**Parts of the exercise**:
1/ In the passage about Jaila's diagnosis, check whether each statement below agrees with the text. Answer yes or no for each, quoting the deciding words exactly. (a) Jaila was diagnosed with double pneumonia and given IV antibiotics. (b) The X-rays revealed the cause of Jaila's trouble breathing. (c) Doctors operated on the tumor after Jaila reached San Antonio.
2/ Write out the passage about Jaila's diagnosis from "She would find" up to and including "right with Jaila.".

**Provided text**:
James, who helped, the girl go completely bald said it wasn’t easy taking the blade to the Jaila’s already shaved head.
“When I was shaving her, it was really hard, but she had a great attitude,” he said.
The journey to a cancer diagnosis
For months prior to Thanksgiving, Jaila had a slight cough the family tried managing with over the counter medicines, Ila said.
She would find relief for few days and then the cough would return.
On Thanksgiving, the cough got worse, so they took Jaila to get checked out.
She received a diagnosis of double pneumonia and was given IV antibiotics, Ila said.
She felt good for about a week, but the cough returned and around Christmas time went to a follow up appointment with her general physician, who said this could still be part of her recovery process which takes 60 to 90 days. She was given an inhaler that worked for a couple of days.
However, Ila said Jaila was having a hard time trying to catch her breath and was coughing. When she couldn’t make the short distance from the dinning room table to the kitchen without having to stop and catch her breath, Ila knew something wasn’t right with Jaila.
While at the hospital, they took X-rays which showed fluid on Jaila’s lungs. It was the follow CAT scan that revealed the cause.
“It was me, James and her dad and her in a room there in the ER and the doctor came in and said he found a mass and that they were transporting her to San Antonio,” Ila said.
On New Years Eve, Jaila was flown to Methodist Hospital in San Antonio where they quickly began treating her.
“We met with the doctor that was there and she said the tumor was surrounding blood vessels coming out of her heart and sitting in front of her windpipe, which was why she couldn’t breathe,” Ila said. “They said they couldn’t operate where it was and they started her on steroids.”

**Dataset excerpts**:

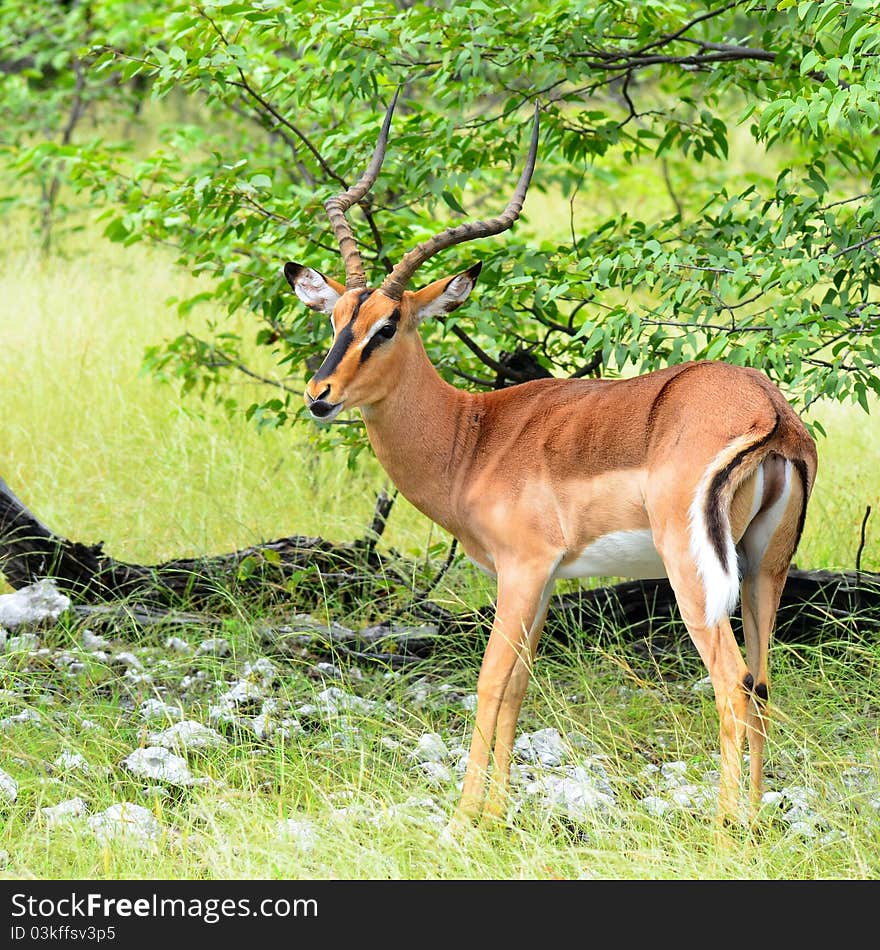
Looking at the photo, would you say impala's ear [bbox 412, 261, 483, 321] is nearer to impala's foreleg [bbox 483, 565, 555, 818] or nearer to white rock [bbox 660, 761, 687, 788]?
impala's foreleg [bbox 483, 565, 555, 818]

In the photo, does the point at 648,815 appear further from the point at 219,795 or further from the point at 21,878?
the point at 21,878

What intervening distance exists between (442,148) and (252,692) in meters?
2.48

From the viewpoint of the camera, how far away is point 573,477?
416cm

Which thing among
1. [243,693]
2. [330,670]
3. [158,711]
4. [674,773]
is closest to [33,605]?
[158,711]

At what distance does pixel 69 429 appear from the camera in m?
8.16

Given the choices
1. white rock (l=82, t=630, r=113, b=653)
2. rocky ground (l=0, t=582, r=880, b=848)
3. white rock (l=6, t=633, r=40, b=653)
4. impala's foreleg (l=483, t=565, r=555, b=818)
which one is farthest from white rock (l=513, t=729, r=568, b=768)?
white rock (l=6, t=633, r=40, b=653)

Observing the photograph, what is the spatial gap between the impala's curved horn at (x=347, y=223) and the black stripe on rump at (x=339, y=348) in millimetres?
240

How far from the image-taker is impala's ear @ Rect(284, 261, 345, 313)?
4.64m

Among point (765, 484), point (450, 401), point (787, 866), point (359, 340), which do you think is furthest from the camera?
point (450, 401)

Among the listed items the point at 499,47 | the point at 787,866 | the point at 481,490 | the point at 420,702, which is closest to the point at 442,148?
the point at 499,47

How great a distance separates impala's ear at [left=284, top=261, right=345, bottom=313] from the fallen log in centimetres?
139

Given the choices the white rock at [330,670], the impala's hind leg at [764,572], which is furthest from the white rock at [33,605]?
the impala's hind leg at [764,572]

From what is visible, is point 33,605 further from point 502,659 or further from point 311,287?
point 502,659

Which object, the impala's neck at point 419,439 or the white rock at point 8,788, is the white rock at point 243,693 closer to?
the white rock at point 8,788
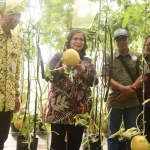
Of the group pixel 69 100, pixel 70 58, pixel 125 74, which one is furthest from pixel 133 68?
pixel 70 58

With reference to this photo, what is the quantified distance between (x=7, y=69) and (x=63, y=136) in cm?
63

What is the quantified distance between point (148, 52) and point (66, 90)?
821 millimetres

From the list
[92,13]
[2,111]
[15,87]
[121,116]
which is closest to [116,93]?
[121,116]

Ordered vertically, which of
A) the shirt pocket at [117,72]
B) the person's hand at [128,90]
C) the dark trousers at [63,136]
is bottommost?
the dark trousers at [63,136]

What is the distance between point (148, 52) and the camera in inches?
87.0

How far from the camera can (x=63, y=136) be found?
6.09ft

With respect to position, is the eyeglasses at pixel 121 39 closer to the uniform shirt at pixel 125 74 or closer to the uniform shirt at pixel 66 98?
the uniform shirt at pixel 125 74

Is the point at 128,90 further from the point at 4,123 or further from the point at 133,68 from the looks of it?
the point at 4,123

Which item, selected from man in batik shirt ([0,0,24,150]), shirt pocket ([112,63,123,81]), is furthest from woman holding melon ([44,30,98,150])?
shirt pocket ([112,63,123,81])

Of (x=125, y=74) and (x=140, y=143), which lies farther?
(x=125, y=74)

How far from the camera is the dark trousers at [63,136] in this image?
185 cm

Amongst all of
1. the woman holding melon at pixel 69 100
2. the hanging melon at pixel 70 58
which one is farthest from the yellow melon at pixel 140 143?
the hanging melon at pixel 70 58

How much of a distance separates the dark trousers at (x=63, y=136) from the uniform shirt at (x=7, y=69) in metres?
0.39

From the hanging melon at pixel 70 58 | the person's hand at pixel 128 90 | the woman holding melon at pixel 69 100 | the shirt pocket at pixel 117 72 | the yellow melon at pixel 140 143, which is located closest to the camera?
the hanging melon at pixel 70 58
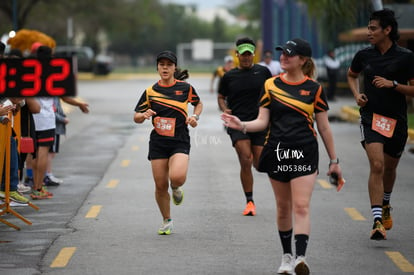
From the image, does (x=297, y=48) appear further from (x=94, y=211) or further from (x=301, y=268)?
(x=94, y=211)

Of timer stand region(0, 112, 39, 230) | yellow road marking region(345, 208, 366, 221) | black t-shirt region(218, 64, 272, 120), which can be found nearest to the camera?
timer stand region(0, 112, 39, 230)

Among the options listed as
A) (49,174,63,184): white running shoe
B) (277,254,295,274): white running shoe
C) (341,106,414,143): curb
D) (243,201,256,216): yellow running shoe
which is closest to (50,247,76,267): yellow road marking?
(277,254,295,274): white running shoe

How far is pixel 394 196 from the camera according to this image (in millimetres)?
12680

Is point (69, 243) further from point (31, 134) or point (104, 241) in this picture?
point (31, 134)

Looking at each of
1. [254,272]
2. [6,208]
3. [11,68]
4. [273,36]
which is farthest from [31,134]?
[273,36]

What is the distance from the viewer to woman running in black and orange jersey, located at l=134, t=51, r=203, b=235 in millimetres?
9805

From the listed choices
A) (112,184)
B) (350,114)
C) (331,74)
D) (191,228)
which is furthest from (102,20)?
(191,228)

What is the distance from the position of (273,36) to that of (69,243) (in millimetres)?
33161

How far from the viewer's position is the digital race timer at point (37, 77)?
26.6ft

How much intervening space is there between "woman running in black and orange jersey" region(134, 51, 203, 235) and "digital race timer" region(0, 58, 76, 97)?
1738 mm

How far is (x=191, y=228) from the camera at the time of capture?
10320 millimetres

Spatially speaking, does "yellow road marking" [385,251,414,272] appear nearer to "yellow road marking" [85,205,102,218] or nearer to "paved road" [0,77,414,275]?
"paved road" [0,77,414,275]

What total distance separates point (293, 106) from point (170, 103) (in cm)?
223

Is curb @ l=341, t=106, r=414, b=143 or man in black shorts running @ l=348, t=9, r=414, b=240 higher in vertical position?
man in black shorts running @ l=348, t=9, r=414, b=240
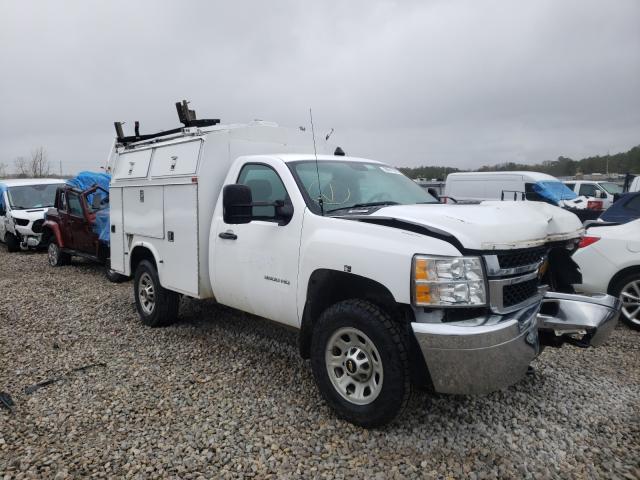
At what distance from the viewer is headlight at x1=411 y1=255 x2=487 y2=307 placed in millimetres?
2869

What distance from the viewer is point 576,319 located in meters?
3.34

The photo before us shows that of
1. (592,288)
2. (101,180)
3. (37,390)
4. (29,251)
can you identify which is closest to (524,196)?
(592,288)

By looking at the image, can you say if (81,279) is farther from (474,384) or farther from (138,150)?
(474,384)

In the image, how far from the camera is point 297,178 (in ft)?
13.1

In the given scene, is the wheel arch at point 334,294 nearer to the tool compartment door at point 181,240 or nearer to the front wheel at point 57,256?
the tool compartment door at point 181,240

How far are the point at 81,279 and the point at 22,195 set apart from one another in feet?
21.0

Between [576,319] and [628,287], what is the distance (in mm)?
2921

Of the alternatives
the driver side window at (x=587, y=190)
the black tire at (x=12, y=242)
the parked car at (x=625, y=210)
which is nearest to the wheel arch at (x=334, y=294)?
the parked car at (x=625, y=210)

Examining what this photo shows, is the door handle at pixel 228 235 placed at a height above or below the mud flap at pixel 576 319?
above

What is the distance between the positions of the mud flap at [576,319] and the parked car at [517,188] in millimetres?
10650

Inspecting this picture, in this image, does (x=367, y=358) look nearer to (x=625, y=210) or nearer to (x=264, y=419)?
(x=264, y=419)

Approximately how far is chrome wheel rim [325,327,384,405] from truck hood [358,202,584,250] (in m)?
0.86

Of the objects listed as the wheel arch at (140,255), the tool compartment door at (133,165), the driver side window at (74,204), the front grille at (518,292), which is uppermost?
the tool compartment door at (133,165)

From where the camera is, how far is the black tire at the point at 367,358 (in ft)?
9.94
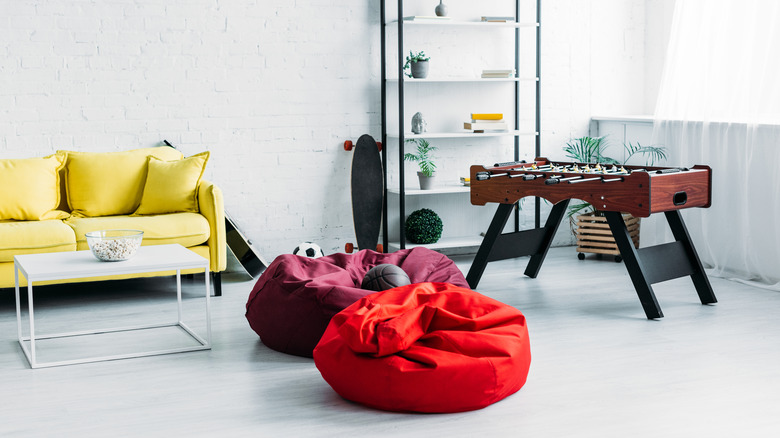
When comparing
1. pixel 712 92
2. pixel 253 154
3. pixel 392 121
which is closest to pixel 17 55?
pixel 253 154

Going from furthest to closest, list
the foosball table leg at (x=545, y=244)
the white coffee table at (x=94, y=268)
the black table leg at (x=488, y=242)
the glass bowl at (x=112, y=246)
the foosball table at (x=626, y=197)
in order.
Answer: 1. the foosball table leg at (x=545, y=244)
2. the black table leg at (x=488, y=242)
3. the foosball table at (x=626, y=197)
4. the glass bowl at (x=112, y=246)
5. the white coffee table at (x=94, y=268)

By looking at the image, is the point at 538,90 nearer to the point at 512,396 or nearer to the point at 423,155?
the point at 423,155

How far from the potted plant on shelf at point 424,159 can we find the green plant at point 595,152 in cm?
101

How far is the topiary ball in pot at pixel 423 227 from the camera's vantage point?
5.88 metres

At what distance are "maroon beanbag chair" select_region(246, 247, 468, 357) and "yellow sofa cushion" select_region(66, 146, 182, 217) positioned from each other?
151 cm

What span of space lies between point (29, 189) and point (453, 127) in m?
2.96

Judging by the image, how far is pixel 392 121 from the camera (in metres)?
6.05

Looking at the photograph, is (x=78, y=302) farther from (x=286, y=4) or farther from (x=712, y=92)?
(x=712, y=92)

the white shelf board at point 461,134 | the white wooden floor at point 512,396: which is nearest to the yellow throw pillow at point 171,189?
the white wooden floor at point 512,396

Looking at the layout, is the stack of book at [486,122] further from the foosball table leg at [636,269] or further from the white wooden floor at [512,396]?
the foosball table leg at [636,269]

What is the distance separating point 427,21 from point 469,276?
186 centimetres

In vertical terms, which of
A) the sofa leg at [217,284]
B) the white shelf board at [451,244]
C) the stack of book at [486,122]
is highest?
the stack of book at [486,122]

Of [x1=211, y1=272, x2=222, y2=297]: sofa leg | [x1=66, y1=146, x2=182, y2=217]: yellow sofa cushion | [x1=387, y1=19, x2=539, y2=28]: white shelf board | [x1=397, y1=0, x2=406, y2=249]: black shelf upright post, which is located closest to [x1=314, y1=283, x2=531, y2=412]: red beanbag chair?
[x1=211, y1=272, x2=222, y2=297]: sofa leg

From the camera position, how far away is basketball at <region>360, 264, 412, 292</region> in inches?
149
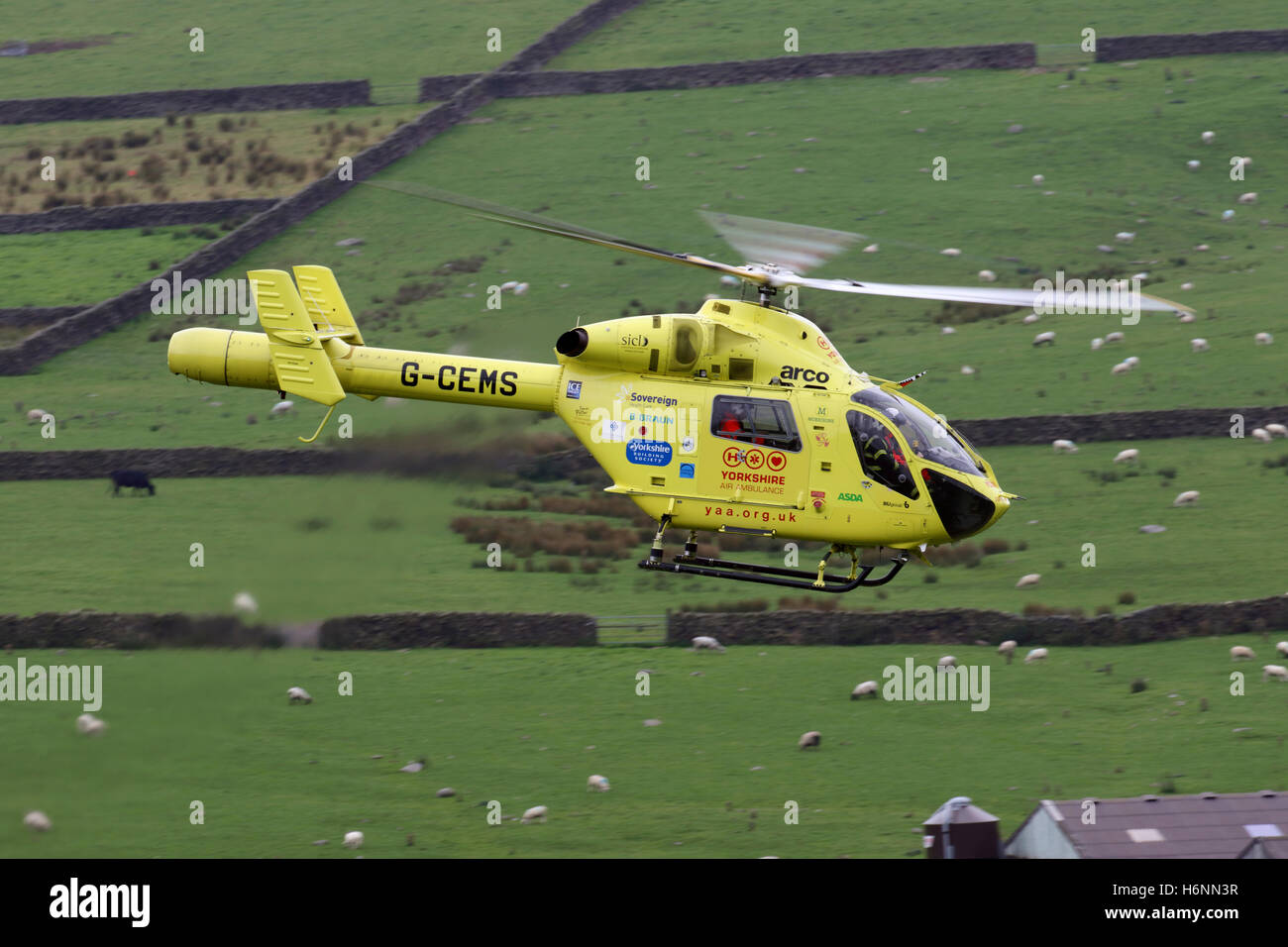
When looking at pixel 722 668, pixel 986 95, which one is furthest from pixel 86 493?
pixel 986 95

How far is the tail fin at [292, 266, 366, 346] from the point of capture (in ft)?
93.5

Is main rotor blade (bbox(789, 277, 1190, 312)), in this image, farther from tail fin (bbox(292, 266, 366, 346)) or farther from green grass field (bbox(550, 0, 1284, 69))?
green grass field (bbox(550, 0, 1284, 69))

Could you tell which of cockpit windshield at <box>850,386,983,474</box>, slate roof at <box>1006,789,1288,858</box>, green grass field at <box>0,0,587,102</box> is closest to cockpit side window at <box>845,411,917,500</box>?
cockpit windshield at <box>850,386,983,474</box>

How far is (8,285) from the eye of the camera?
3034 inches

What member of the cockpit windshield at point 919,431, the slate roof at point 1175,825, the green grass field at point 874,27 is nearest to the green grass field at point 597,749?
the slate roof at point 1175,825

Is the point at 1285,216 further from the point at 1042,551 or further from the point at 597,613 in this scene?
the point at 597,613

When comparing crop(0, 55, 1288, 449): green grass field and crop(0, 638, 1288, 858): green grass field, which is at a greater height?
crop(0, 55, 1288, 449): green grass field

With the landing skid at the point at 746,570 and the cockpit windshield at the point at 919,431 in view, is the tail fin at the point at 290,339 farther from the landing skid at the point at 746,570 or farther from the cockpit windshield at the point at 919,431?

**Response list**:
1/
(a) Yes: "She received a diagnosis of double pneumonia and was given IV antibiotics"
(b) No: "It was the follow CAT scan that revealed the cause."
(c) No: "They said they couldn’t operate where it was and they started her on steroids."

2/
She would find relief for few days and then the cough would return.
On Thanksgiving, the cough got worse, so they took Jaila to get checked out.
She received a diagnosis of double pneumonia and was given IV antibiotics, Ila said.
She felt good for about a week, but the cough returned and around Christmas time went to a follow up appointment with her general physician, who said this could still be part of her recovery process which takes 60 to 90 days. She was given an inhaler that worked for a couple of days.
However, Ila said Jaila was having a hard time trying to catch her breath and was coughing. When she couldn’t make the short distance from the dinning room table to the kitchen without having to stop and catch her breath, Ila knew something wasn’t right with Jaila.